Agressée sexuellement par un artiste il y a 37 ans, Diane Langevin a vu ses démons ressurgir il y a deux ans lorsqu’elle a vu son agresseur en entrevue à la télévision. En 1979, la femme de 23 ans habitait Port-Cartier lorsque le groupe de son présumé agresseur est venu donner un spectacle à Sept-Îles.

Profitant d’une connaissance, Diane a eu accès aux artistes et s’est rendue dans la chambre d’hôtel du groupe en compagnie d'une amie, où elle admet avoir d’abord eu une relation sexuelle consentante avec le partenaire de son agresseur. «On a fait ce qu’on avait à faire et je me suis rhabillée.» C’est au moment de partir que son agresseur l’aurait jetée sur le lit.

«Il m’a retournée, il m’a tenu les bras dans les airs, je pesais peut-être 100 livres et, lui, c’était un homme. Il a baissé mon pantalon, il était enragé, son partenaire disait: “Lâche-la”, mais j’ai l’impression qu’il avait peur de lui parce qu’il y allait aux toasts», raconte-t-elle submergée de pleurs et de colère.

Silence de 35 ans

Malgré le viol, Diane a été incapable de dénoncer l’artiste. «J’ai pleuré et je me suis dit: “Je vais me taire à jamais parce que je n’ai pas de crédibilité face à lui”», raconte celle qui avait «honte». Elle a ainsi enterré son drame jusqu’à ce que celui-ci lui explose au visage alors qu’elle écoutait la télévision en 2014.

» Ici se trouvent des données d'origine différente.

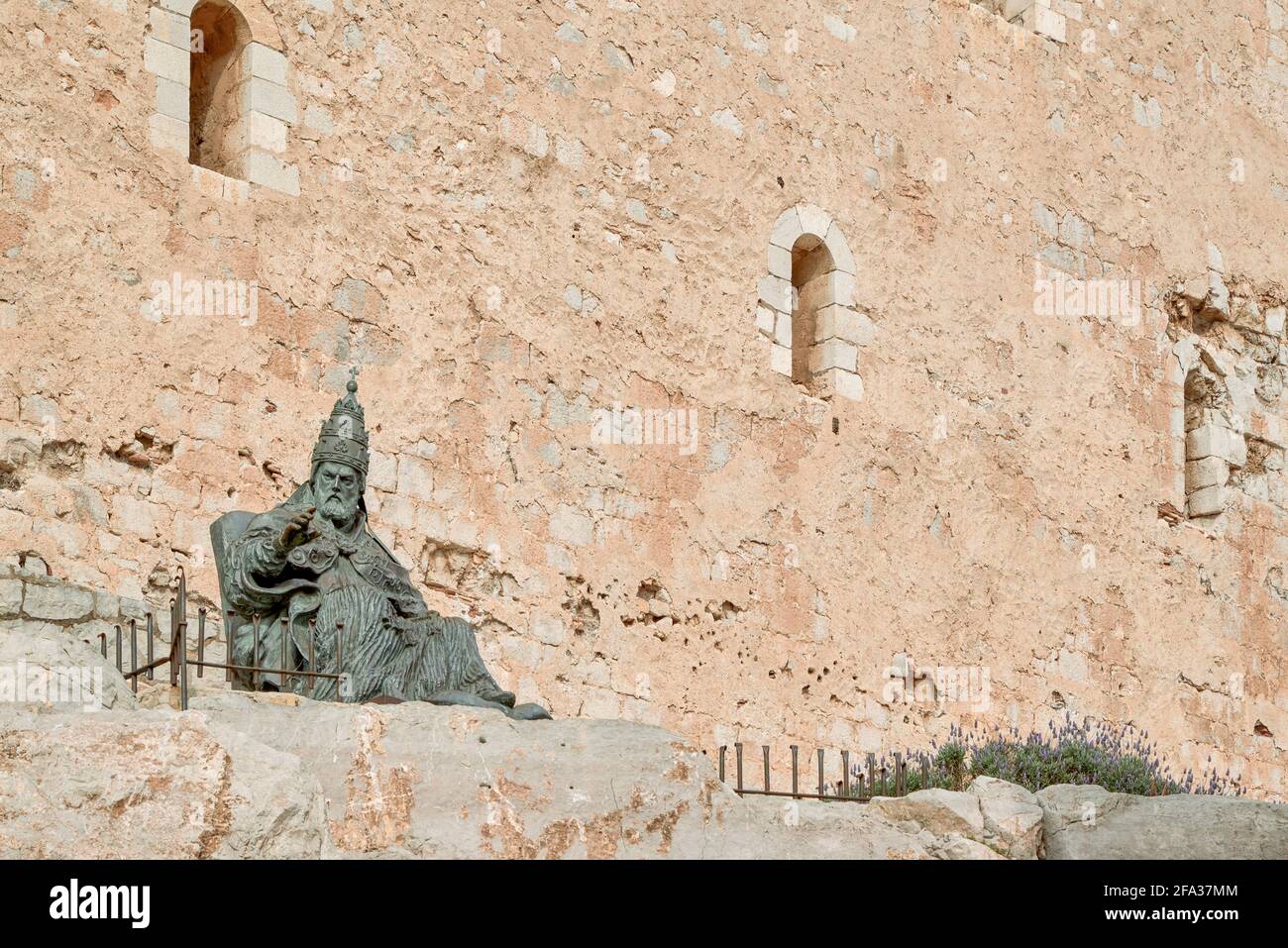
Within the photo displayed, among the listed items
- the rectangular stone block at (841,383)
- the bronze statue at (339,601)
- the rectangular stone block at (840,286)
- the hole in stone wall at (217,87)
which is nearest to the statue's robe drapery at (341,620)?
the bronze statue at (339,601)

«Il disait qu’il fallait être heureux dans la vie, que la vie était belle et qu’il ne fallait pas perdre de temps, relate la dame dans un sanglot incontrôlable, à partir de ce moment-là tout est sorti.»

«C’est un stress post-traumatique authentique, c’est un stresseur qui est réactivé», explique son avocat Marc Bellemare qui l’assiste dans ses démarches.

Pas d’accusation

Elle a donc déposé une plainte à la police et contacté l’IVAC pour obtenir de l’aide, mais aucune accusation n’a été déposée. «Je suis prise pour une menteuse, menteuse à l’IVAC, menteuse à la Sûreté», déplore celle qui a senti que l’agresseur bénéficiait d’un statut différent. «C’est comme si ça aurait été plus facile si c’était le voisin.»

Le scandale Claude Jutra a toutefois donné le courage à la dame de faire une sortie à visage découvert. «Avec l’histoire Jutra, on a fait un progrès parce que la victime a été crue socialement», estime Marc Bellemare.

«C’est à me demander s’il faut que j’attende qu’il meure comme Jutra pour le dénoncer. Ça va prendre 24 heures pour que le monde me croie», s’insurge Diane Langevin au terme d’une difficile confession publique.